En 2015, il est difficile de nier la popularité explosive du tatouage. Pourtant, il y a moins d’un siècle, un tel phénomène était impensable, spécialement chez la femme.
Contexte historique
La femme tatouée est un phénomène récent. Vers la fin du XIXe siècle, elle fait son apparition suivant la première vague de féminisme en Amérique, principalement sous forme de phénomène de cirque. Ces femmes, étant extrêmement bien payées, n’avaient pas besoin d’un homme pour les faire vivre, situation rarissime pour cette époque.
Dans les années 30 à 60, le féminisme continue sur sa lancée, et les femmes élargissent leur accès à l’éducation et solidifient leur identité.
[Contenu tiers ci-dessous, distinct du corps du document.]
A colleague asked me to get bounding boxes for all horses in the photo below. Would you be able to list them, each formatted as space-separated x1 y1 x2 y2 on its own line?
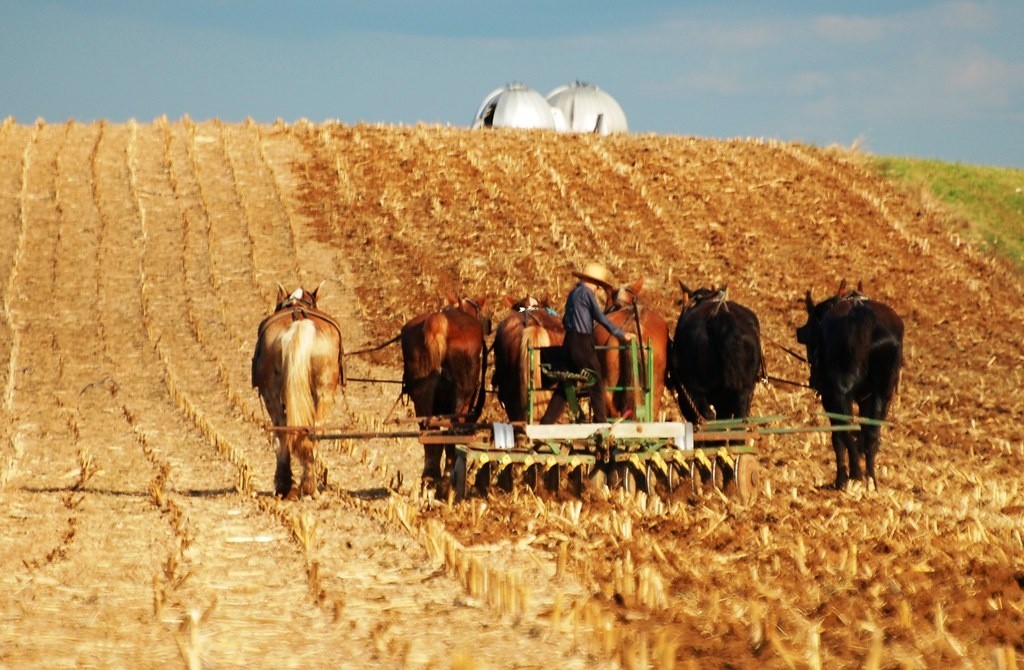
401 290 491 484
595 276 669 421
493 294 567 424
670 280 766 447
797 279 905 492
252 279 342 498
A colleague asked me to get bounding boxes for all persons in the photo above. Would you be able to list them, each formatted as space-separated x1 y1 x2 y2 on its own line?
538 262 637 424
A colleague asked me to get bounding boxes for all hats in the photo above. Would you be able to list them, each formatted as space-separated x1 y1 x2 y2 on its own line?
571 262 613 292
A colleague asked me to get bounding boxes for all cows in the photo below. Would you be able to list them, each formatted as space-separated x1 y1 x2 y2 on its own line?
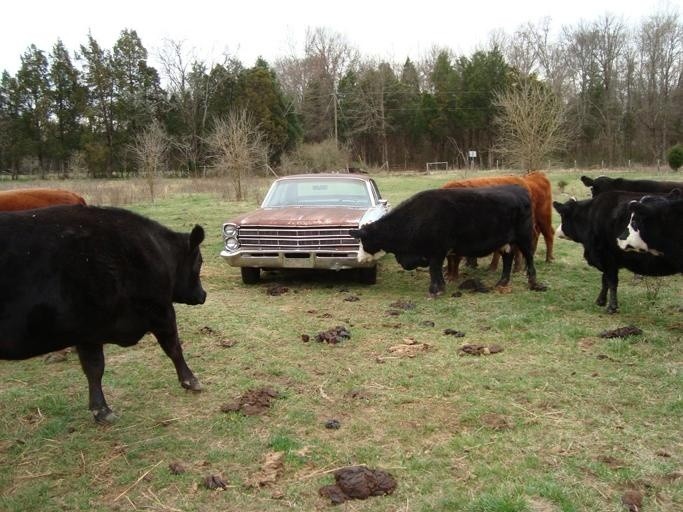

Le tatouage est popularisé chez les Américains, et plusieurs femmes arborent de petits tatouages discrets, souvent sur les zones intimes.
Les années 70 marquent un tournant majeur avec l’adoption de la Charte des droits et libertés qui octroie aux femmes le droit à leur corps, notamment avec la légalisation de l’avortement.
Le féminisme des années 90, axé sur la diversité culturelle et sexuelle, vient à bout des vieux stigmates et donne naissance à la génération de femmes tatouées d’aujourd’hui. On parle finalement de recherche d’individualité et d’identité propre.
La femme : objet de désir
Il va sans dire que la femme tatouée choque. Celle-ci fut dès le début accusée de mœurs légères, ou de vulgarité. Qu’est-ce qui peut conditionner un tel jugement? Il faut d’abord comprendre que l’image féminine valorisée par la société n’a souvent pour but que le désir de l’œil masculin. Les notions de pureté et de perfection lisse suggèrent métaphoriquement la poupée de porcelaine. En tant qu’objet inanimé et générique, elle permet la projection du désir de l’homme, comme un film sur un écran vierge. C’est pourquoi les interventions corporelles visant à l’uniformité, telles que la chirurgie plastique ou le maquillage permanent, sont plus facilement acceptées, voire encouragées. Le tatouage redonne au corps sa volonté propre et le différencie. C’est ce qui en rend la pratique si menaçante aux yeux de certains.
« Le tatouage féminin n’est pas une question de décoration ou de transformation, mais bien une offense à la pureté symbolique si importante pour l’économie du désir masculin. » (Tattoos – Philosophy for Everyone)
Motivations
Si nous ne sommes pas tous pervertis ou des criminels latents, alors pourquoi nous faisons-nous tatouer? L’évolution du tatouage comme forme artistique dans les années 90 nous permet maintenant d’étudier le phénomène d’un point de vue théorique.
L’approche formaliste stipule que la qualité d’un travail artistique donné repose purement sur sa forme, la qualité de sa réalisation et son aspect visuel. Comme de fait, plusieurs tatouages sont réalisés pour leur valeur esthétique. Les gens les portent comme ornements, à la manière d’un vêtement ou d’un bijou.
L’approche expressionniste a comme souci plutôt l’émotion et la réaction que ce sujet provoque chez une personne. Incidemment, plusieurs personnes vont choisir leur tatouage pour sa valeur émotionnelle et ce qu’il représente pour eux (sans bien sûr en négliger la valeur esthétique pour autant).
À notre époque, les tatouages sont le résultat d’un acte intentionnel et délibéré. Il s’agit d’un puissant acte communiquant par lequel nous nous approprions notre corps. Se faire tatouer est un engagement envers soi-même à s’auto-créer dans notre propre contexte indépendant. Il s’agit à la fois d’un acte d’expression et de formation de soi. Se rendre visible dans cette affirmation de soi-même, c’est devenir vulnérable et exposé à la critique de notre identité profonde. C’est une grande épreuve de détermination du caractère.
Dans la connaissance et l’acceptation de soi et de notre pleine individualité, on finit forcément par accepter les autres. On se libère des rôles préétablis, définis par le sexe, la race, l’âge ou la classe sociale. L’individualité explorée, loin de nous marginaliser, nous rapproche au final de la collectivité.